How quickly we forget that the Frequent Hemodialysis Network Trial came about by observational data suggesting higher mortality with thrice weekly hemodialysis back in the 1990's. Here we are nearly 20 years later and all that the dialysis pundits can state after a compelling study showing further evidence that the long dialysis weekend kills the patients that dialysis is meant to keep alive is a call to more studies. When will we wake up to the circle of death surrounding all of these studies that continue to propagate more government grants for further study yet never apply the findings to saving lives.
The definititive randomized and controlled trial of adequate power is an impossible request since it would involve over 5000 patients, a number equal to the number of home hemodialysis patients in America today.

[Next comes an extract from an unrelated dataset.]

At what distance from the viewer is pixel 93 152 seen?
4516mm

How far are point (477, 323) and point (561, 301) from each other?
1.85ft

High-Frequency Hemodialysis: Rationale for Randomized Clinical Trials
Given these uncertainties, we do not have sufficient data on the effects of daily and nocturnal hemodialysis to advocate for its widespread use and underwrite its cost. In 2001, Chertow (19) argued that a RCT of frequent hemodialysis was necessary to answer the fundamental questions of whether these treatments improve outcomes and, if so, by how much. He urged that the primary outcome of such a trial should be mortality alone or mortality combined with a major morbid event. . .
When these investigators considered study design, it became increasingly clear that a study that is powered to detect a mortality effect was not feasible at this time. We estimate that currently 55 centers in the United States and Canada are performing frequent hemodialysis five times per week or more. These centers are dialyzing a total of approximately 600 patients with high-frequency hemodialysis at home or in-center. Power analysis showed us that with 1 yr of follow-up, we would need to enroll >3500 patients in the daily study and >5000 in the nocturnal study to achieve 90% power to detect a relatively substantial 30% reduction in mortality.
Ten years after the calls for the FHN randomized and controlled trial, forty years after Dr. Kjellstrand's unphysiology reports and over firty years since Dr. Scribner urged America to save lives, we can progress no further than to call for more study. History will not look kindly on this part of our American history that gave us the highest mortality rate for dialysis patients in the developed world. It is time indeed to apply what we have already learned and stop the catch 22 debates on more frequent hemodialysis that only propagate further study and little or no corrective action.